Enfin, le prix, ventilé selon huit prestations nécessaires à la réalisation du rabattement de la nappe, a été déterminé par les parties de façon précise, globale et définitive à la somme de 40 000 euros HT « pour 45 jours de fonctionnement », durée portée à « 52 jours calendaires à compter du 25 novembre 2019 » comme en attestent les conditions particulières de la commande des travaux.

En conséquence, les parties sont liées par un marché à forfait soumis aux dispositions de l'article 1793 du code civil.

Selon l'article 1 des conditions générales de la commande du 30 octobre 2019, l'entrepreneur s'engage à exécuter les travaux objets dudit contrat pour la somme globale et forfaitaire fixée dans les conditions particulières, en l'occurrence la somme de 40 000 euros HT.

Dès lors, la société Unimat ne peut échapper à ce régime en se prévalant avoir réalisé des prestations postérieurement au terme des 52 jours de fonctionnement expressément convenus, ce qui correspond à la prolongation de son intervention - peu important la partie en étant à l'origine - dans l'exécution du contrat et non à la naissance d'une nouvelle relation contractuelle venant se substituer à la précédente.

Selon ce même article, « ne seront considérés comme travaux supprimés, modifiés ou supplémentaires que les travaux faisant l'objet d'un avenant signé par les parties ou à défaut d'un ordre de modification notifié par LRAR ».

Il est constant et non contesté qu'aucun avenant ni ordre écrit notifié par lettre recommandé n'a précédé l'exécution des travaux supplémentaires accomplis par la société Unimat.

Or, en l'absence de respect de ce formalisme, il ne peut être déduit du seul courriel que la société HPL TEME a adressé le 17 mars 2020 à la société Unimat (« Pour le moment le chantier n'est pas censé être à l'arrêt, aussi, je vous remercie de bien vouloir laisser la pompe active pour le moment.
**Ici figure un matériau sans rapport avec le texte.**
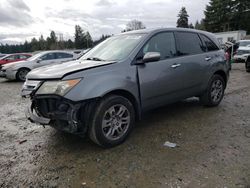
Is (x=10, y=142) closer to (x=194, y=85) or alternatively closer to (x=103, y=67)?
(x=103, y=67)

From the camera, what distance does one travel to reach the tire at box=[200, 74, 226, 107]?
17.3ft

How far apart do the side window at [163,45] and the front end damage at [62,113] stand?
157 cm

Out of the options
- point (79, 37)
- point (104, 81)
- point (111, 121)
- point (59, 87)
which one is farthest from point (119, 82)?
point (79, 37)

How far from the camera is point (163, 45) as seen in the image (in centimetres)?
436

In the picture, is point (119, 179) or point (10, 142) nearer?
point (119, 179)

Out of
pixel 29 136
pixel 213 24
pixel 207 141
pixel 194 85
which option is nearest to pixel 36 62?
pixel 29 136

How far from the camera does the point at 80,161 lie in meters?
3.25

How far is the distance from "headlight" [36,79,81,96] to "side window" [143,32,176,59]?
56.6 inches

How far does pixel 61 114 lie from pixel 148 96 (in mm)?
1477

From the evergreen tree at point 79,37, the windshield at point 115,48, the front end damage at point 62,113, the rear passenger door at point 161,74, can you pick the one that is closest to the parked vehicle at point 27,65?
the windshield at point 115,48

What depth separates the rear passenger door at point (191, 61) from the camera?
457 centimetres

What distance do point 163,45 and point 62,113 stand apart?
226cm

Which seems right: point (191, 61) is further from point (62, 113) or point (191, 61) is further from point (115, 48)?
point (62, 113)

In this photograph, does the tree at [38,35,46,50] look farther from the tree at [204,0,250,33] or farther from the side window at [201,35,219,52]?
the side window at [201,35,219,52]
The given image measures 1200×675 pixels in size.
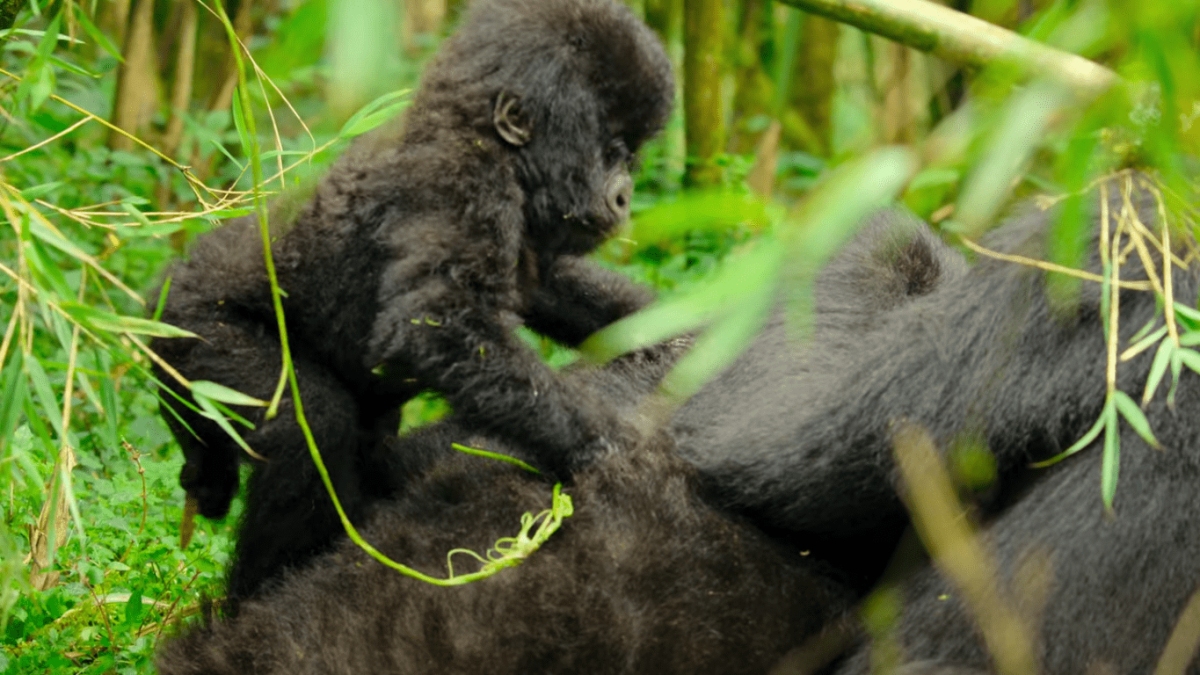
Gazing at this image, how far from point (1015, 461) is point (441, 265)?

Nous vous tiendrons informés si la situation venait à changer ») l'existence de travaux supplémentaires demandés par le maître d'ouvrage et devant en conséquence s'ajouter au marché initial dans le cadre d'un marché à forfait.

La société Unimat ne justifie en conséquence sa créance au titre de travaux supplémentaires, et il convient, par substitution de motifs, de confirmer le jugement l'ayant déboutée de sa demande en paiement.

Sur les demandes accessoires

Le jugement sera confirmé s'agissant de la condamnation de la société Unimat aux dépens.

La société Unimat qui succombe sera condamnée aux dépens d'appel.

L'équité commande que la société Unimat soit condamnée à payer à la société HPL TEME la somme de 3000 euros au titre de l'article 700 du code de procédure civile.

PAR CES MOTIFS,

La Cour,

Confirme le jugement du tribunal de commerce de Paris du 3 février 2023 en toutes ses dispositions,

Y ajoutant,

Condamne la société Unimat à payer à la société HPL TEME la somme de 3000 euros au titre de l'article 700 du code de procédure civile,

Condamne la société Unimat aux dépens d'appel.